特に「t-ブチルメトキシジベンゾイルメタン(アボベンゾン)」は光感作リスクが指摘されており、紫外線に当たることで成分が分解し、活性酸素を発生させることも報告されています。また、FDAの研究では、オキシベンゾンや6つの紫外線吸収剤成分が、1日の使用でFDAの安全基準値を超える濃度で血中に移行することが確認されています。これは意外ですね。
光アレルギーが疑われる場合に確認すべき症状の目安は以下の通りです。
これらの症状がある場合、まず使用している日焼け止めの成分名を確認し、紫外線吸収剤が入っていれば散乱剤のみのノンケミカル製品に切り替えてみることをおすすめします。それでも改善しない場合は、皮膚科でパッチテストや光パッチテストを受けることで、具体的にどの成分が原因かを特定できます。
皮膚科への相談が条件です。自己判断で放置すると、毎年かゆみを繰り返す悪循環になってしまいます。
日比谷スキンクリニック:日光アレルギー(光線過敏症)の原因・症状・治療方法を皮膚科医が解説
「成分を確認して紫外線吸収剤フリーの製品を選んでいるのに、それでもかゆい」という方がいます。実は、成分名だけでなく、使い方によってもかゆみのリスクが変わります。これはあまり語られていない視点です。
使い方で変わる紫外線吸収剤のリスク
まず「塗る量」の問題です。紫外線吸収剤を含む日焼け止めは、汗で落ちやすい性質があるため、多くの人が「なんども重ね塗りして補う」行動を取ります。しかし、同じ紫外線吸収剤成分を短時間に重ねて塗ることで、皮膚への累積刺激量が増え、かゆみが出やすくなることがあります。特にSPF50+・PA++++の高機能製品ほど吸収剤の配合量が多い傾向があります。
次に「季節と時間帯」の問題です。紫外線が強い春〜夏(4月〜9月)は、日焼け止めを長時間連続使用することになります。夕方には朝塗ったものを含め、1日に数回塗り直しているケースも珍しくありません。1日に複数回塗り直しているほど、吸収剤の成分に肌が長時間さらされることになります。
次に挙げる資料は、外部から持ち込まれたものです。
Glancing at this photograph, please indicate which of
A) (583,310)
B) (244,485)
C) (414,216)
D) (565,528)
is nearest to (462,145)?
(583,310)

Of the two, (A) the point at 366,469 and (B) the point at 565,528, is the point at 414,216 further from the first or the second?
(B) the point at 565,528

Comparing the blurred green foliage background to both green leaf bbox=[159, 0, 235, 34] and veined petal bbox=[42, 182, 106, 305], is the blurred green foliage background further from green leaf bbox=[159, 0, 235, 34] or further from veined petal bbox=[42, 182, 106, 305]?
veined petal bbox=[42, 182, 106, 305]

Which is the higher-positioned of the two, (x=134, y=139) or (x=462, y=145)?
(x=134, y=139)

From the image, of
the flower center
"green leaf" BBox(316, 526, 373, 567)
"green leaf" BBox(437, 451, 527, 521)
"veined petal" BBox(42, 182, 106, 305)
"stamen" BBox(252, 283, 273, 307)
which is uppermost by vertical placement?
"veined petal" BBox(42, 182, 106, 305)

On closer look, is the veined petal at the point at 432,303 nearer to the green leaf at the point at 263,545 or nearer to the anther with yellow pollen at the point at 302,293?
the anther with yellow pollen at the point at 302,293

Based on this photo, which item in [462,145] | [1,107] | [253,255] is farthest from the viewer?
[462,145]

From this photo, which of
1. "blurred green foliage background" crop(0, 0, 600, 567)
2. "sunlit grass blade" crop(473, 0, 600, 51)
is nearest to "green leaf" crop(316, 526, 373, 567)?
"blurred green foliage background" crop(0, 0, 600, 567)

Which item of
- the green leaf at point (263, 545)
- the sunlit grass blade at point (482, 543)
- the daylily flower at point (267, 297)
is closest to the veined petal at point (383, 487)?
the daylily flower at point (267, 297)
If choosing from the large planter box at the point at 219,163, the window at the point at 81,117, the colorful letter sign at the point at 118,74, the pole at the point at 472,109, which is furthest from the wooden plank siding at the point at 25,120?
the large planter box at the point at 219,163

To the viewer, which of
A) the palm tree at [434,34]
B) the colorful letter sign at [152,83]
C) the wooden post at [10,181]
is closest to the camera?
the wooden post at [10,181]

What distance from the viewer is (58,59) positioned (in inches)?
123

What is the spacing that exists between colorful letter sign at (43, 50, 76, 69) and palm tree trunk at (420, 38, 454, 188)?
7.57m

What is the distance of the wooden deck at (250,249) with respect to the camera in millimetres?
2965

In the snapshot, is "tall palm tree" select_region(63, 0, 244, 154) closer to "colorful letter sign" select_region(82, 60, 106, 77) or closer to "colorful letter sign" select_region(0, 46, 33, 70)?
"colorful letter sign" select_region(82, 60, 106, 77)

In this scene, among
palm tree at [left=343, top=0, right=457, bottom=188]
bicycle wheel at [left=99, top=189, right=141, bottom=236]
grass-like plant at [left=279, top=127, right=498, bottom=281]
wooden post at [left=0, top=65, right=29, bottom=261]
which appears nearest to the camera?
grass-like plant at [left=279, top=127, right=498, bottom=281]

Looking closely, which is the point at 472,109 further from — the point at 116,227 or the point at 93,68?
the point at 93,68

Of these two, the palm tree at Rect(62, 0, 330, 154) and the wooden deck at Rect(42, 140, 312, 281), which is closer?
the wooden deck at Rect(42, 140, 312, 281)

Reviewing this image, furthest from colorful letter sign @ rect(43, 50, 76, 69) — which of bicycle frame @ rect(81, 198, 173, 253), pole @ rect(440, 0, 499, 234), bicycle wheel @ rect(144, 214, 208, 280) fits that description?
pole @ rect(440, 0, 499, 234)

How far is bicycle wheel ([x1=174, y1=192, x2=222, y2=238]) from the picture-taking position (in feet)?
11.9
さらに「日焼け止め以外の製品との組み合わせ」も見落とされがちです。ファンデーションや化粧下地、BB クリームにも紫外線吸収剤が配合されているものがあります。日焼け止め単体では問題ないのに、複数の製品を重ね塗りすることで成分量が増え、かゆみが出てしまうケースもあります。
具体的な対策としての行動
紫外線吸収剤を含む日焼け止めをどうしても使う場合は、以下の方法でリスクを減らせます。
かゆみが続く場合は、まず日焼け止め以外のUVケアアイテム(UVカット素材の衣類や帽子)を併用してみるのが現実的なアプローチです。UVカット生地(UPF50+)のラッシュガードや長袖トップスは、日焼け止めゼロでも紫外線を最大98%カットするものもあり、かゆみに悩む人の強い味方になります。
つまり、成分名を確認しつつ「塗る量と頻度を最小限にする」のが原則です。